* [SELECTED TEXT]:
-*-
When a post starts it all

On January 29th, 2018 I posted the below to my Facebook for the world to see.  Turns out, it would change our lives.

Sara and I had connected on Facebook prior and I had already asked her out.  She told me to fuck off.  But later on, after this post caught her eye, she melted.

 

Here is that post:

Relationship Status: dot dot dot…

Modern dating is fucking difficult and yet seemingly simple at the same time.

We can “meet” a few hundred people through endless swiping on the internet. Or we meet out and we trade info, or find each other on social. Sometimes we get setup. Options are never ending, like picking out a house – two story, gray, farmhouse, cul-de-sac, big yard. Still the vast majority of those connections and their conversations go unread, or unfulfilled, or never followed up on. It’s all a lot of challenge and chatter. And it’s ruining love.

We don’t make space for another, we aren’t ready, we swipe right on 15 others and leave people out. It’s like we are interviewing one another. And this communication sucks. Like playing tennis in super slow motion.
-*-
* [INFORMATION GIVEN]:
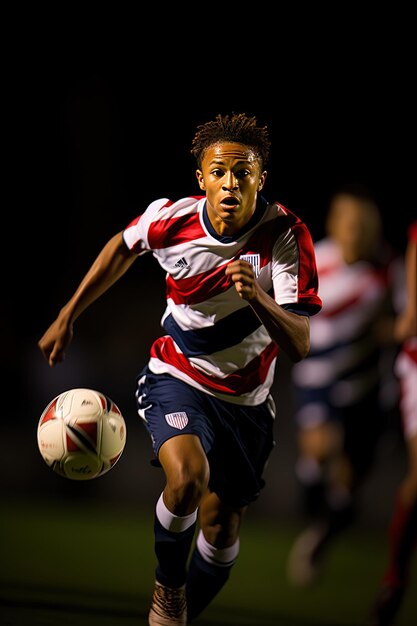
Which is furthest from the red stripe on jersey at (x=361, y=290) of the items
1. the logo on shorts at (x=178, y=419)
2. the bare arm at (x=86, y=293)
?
the logo on shorts at (x=178, y=419)

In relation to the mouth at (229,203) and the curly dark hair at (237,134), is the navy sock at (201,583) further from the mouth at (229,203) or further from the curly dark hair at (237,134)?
the curly dark hair at (237,134)

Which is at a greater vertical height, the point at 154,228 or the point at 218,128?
the point at 218,128

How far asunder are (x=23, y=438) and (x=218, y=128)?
6843 millimetres

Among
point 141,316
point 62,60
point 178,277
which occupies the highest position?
point 62,60

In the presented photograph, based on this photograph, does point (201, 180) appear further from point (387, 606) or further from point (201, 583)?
point (387, 606)

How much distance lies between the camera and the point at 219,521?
162 inches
-*-
* [EXERCISE]:
Copy out the whole passage above about the Facebook post on modern dating, word for word.

* [TASK OUTPUT]:
When a post starts it all

On January 29th, 2018 I posted the below to my Facebook for the world to see.  Turns out, it would change our lives.

Sara and I had connected on Facebook prior and I had already asked her out.  She told me to fuck off.  But later on, after this post caught her eye, she melted.

 

Here is that post:

Relationship Status: dot dot dot…

Modern dating is fucking difficult and yet seemingly simple at the same time.

We can “meet” a few hundred people through endless swiping on the internet. Or we meet out and we trade info, or find each other on social. Sometimes we get setup. Options are never ending, like picking out a house – two story, gray, farmhouse, cul-de-sac, big yard. Still the vast majority of those connections and their conversations go unread, or unfulfilled, or never followed up on. It’s all a lot of challenge and chatter. And it’s ruining love.

We don’t make space for another, we aren’t ready, we swipe right on 15 others and leave people out. It’s like we are interviewing one another. And this communication sucks. Like playing tennis in super slow motion.